# When someone says, "Combat JKD"...



## Jonathan (May 13, 2010)

... what does that mean to you?

I mean, I know JKD is not a style so much as a concept.  The website of a school I'm considering suggests that it's basically teaching 'fighting tactics'

http://completefitnessconcepts.com/

The upside is the inclusion of escrima/kali and CSW in the mix, for a less expensive monthly class than the local krav maga school.  My only 'hang up' is that I know krav maga has an established curriculum... I don't to just be learning what someone things will work by mashing them together.

Haven't taken a demo class yet, but just curious how this pings on others' radars.


----------



## punisher73 (May 13, 2010)

One word, "marketing".  Why would you call JKD "Combat JKD"?  That's straight from the Redundancy Department of Redundancy.  

I would find out what the instructors actual rank and training is with the people he has listed. For example, he lists Paul Vunak's PFS Matrix mixed with kickboxing. Did he take a weekend class with Vunak and is now an instructor (Vunak offers that), or did he learn the whole Vunak methodology from him or one of his long time instructors?

Did he rank with Erik Paulson in his submission wrestling or did he take a seminar and blends it with what he already knew?


----------



## Harald (May 19, 2010)

Yup. Punisher hit the nail on the head. The one word to best describe it really is "marketing." Nothing more than that.

And lol @ "straight from the Redundancy Department of Redundancy." Spot on.


----------



## ratman (Jun 16, 2010)

Jonathan said:


> ... what does that mean to you?
> 
> I mean, I know JKD is not a style so much as a concept.  The website of a school I'm considering suggests that it's basically teaching 'fighting tactics'
> 
> ...



I believe the question is if this system is effective for you. I agree that "Combat JKD" is a marketing term but it essentially gives the "seeker" an idea of what the school is about. Really nothing more and nothing less. You will not be learning Jun Fan Jeet Kune Do but Jeet Kune Do Concepts in this school.  It will be a bit of this and a bit of that with the concept of JKD as the core. As we all know, there is great division in the JKD world over which system is better. I personally study Jun Fan JKD but also study military combatives. The key is to be a sponge and soak it all in then disregard what doesn't work well for you and combine principles that are effective for you. A building must have a strong foundation. Make sure your foundation is strong and build on that. I believe this is the essence of the legacy that Bruce Lee wanted to leave.


----------



## ap Oweyn (Jun 16, 2010)

Yeah, it's marketing.  But I agree with Ratman that it also tells you something about the school and those who teach there.  And dismissing it merely as redundant is probably counterproductive.  Marketing is a calculated presentation of something.  And if they're opting to present themselves as "combat something," it tells you who they're trying to appeal to and (by implication) how you'd fit in with other people there.  
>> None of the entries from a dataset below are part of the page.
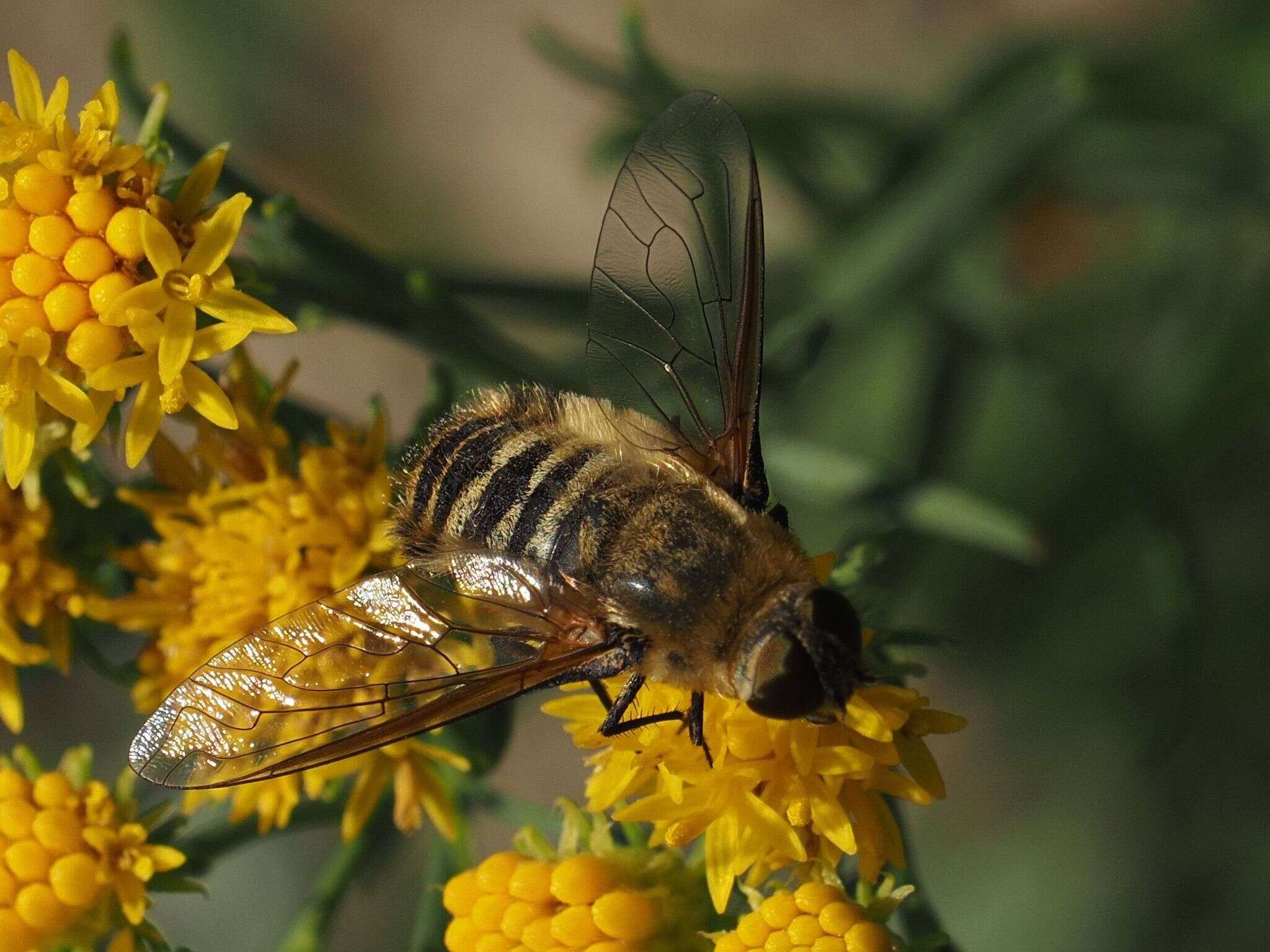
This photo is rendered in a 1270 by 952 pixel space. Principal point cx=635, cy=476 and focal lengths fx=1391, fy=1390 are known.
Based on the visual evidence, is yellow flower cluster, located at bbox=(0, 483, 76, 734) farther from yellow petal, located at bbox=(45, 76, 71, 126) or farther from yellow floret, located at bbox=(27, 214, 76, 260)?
yellow petal, located at bbox=(45, 76, 71, 126)

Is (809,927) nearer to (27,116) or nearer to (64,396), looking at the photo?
(64,396)

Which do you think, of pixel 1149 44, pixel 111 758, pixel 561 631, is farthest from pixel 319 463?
pixel 1149 44

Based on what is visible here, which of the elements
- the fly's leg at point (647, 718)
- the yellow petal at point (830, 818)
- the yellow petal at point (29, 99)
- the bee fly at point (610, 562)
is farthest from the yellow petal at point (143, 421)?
→ the yellow petal at point (830, 818)

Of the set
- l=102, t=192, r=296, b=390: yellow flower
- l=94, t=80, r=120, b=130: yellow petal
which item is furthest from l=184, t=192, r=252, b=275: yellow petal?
l=94, t=80, r=120, b=130: yellow petal

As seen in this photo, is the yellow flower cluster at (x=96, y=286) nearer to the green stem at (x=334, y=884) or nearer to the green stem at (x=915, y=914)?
the green stem at (x=334, y=884)

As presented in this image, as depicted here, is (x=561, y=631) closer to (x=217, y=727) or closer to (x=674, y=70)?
(x=217, y=727)

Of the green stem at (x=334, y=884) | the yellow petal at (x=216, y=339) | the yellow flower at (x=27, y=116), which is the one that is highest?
the yellow flower at (x=27, y=116)
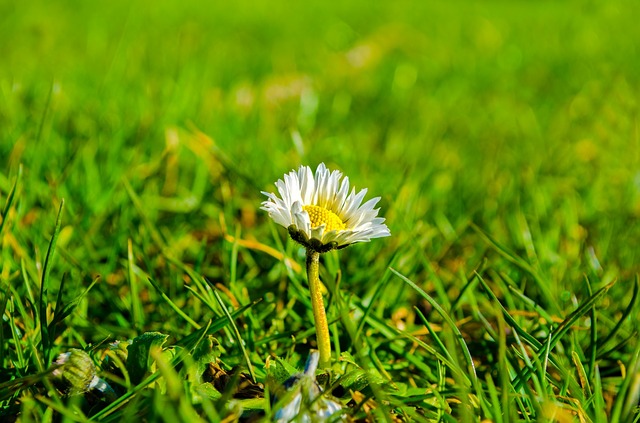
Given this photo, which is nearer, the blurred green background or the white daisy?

Obviously, you're going to want to check it out first hand.  But being marketing and being meaningless are two distinct things.


----------



## punisher73 (Jun 17, 2010)

ap Oweyn said:


> Yeah, it's marketing. But I agree with Ratman that it also tells you something about the school and those who teach there. And dismissing it merely as redundant is probably counterproductive. Marketing is a calculated presentation of something. And if they're opting to present themselves as "combat something," it tells you who they're trying to appeal to and (by implication) how you'd fit in with other people there.
> 
> Obviously, you're going to want to check it out first hand. But being marketing and being meaningless are two distinct things.


 
Calling martial arts "combat something" is akin to what I see in law enforcement where everything is call "tactical".  I even recieved a flier one time for a seminar on "tactical pull-ups".  I just see it overused so much that it has no meaning to me.  Just one of my pet peeves.
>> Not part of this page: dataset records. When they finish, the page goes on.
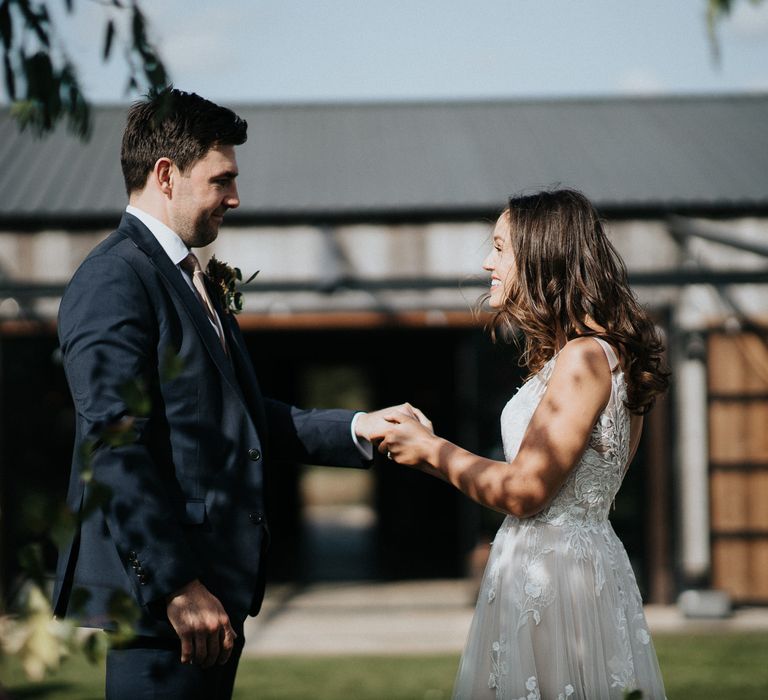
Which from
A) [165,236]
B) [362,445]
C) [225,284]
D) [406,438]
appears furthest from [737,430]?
[165,236]

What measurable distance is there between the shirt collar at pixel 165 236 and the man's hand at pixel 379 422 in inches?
30.9

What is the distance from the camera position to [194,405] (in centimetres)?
240

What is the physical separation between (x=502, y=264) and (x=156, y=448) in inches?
40.4

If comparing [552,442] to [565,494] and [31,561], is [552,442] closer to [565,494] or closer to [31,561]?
[565,494]

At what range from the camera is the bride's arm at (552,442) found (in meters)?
2.42

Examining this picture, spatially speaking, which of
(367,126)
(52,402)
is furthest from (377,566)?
(367,126)

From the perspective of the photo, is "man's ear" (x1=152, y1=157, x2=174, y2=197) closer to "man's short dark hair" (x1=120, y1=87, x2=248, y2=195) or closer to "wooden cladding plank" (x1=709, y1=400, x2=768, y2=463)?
"man's short dark hair" (x1=120, y1=87, x2=248, y2=195)

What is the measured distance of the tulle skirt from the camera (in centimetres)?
258

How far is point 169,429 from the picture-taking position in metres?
2.39

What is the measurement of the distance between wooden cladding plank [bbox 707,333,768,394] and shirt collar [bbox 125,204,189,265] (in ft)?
24.4

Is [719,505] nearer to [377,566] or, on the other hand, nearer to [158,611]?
[377,566]

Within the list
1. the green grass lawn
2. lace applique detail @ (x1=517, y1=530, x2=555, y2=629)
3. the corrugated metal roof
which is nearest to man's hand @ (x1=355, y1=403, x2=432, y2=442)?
lace applique detail @ (x1=517, y1=530, x2=555, y2=629)

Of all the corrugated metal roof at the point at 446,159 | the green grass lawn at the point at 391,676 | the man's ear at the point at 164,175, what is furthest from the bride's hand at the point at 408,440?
the corrugated metal roof at the point at 446,159

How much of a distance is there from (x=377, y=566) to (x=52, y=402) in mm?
4413
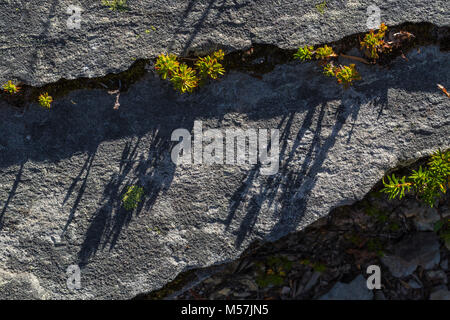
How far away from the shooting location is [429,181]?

Never said it was meaningless, but when you see labels like that it usually says to me that further investigation is required.


----------



## ap Oweyn (Jun 17, 2010)

punisher73 said:


> Calling martial arts "combat something" is akin to what I see in law enforcement where everything is call "tactical". I even recieved a flier one time for a seminar on "tactical pull-ups". I just see it overused so much that it has no meaning to me. Just one of my pet peeves.


 
Well pet peeves are fine. But, realistically, as more of these teachers come onto the scene, they're going to need to differentiate themselves from one another. Or, at the very least, catch people's attention. "Combat" and "tactical" tend to appeal to the sorts of people likely to sign up for classes.

I'm not saying I _like_ the name. But we have to acknowledge that market realities exist, whether we like them or not. It's not like marketing language is some new concept. We're bathed in this stuff 24/7. Take it for what it is and don't sweat it.



> Never said it was meaningless, but when you see labels like that it usually says to me that further investigation is required.


 
Never said you did say that. If I thought you'd said that, I'd have quoted you for clarity's sake.

And further investigation is almost _always_ required.  I'm not suggesting that "Combat JKD" sounds good.  But it does, to me at least, reflect some effort to differentiate themselves from (perhaps) some of the teachers they may have encountered who spend more time waxing philosophical, or fixating on drills, or whatever it is they've observed and said "don't wanna be that."


Stuart


----------



## geezer (Jun 18, 2010)

punisher73 said:


> Calling martial arts "combat something" is akin to what I see in law enforcement where everything is call "tactical".  I even recieved a flier one time for a seminar on "tactical pull-ups".  I just see it overused so much that it has no meaning to me.  Just one of my pet peeves...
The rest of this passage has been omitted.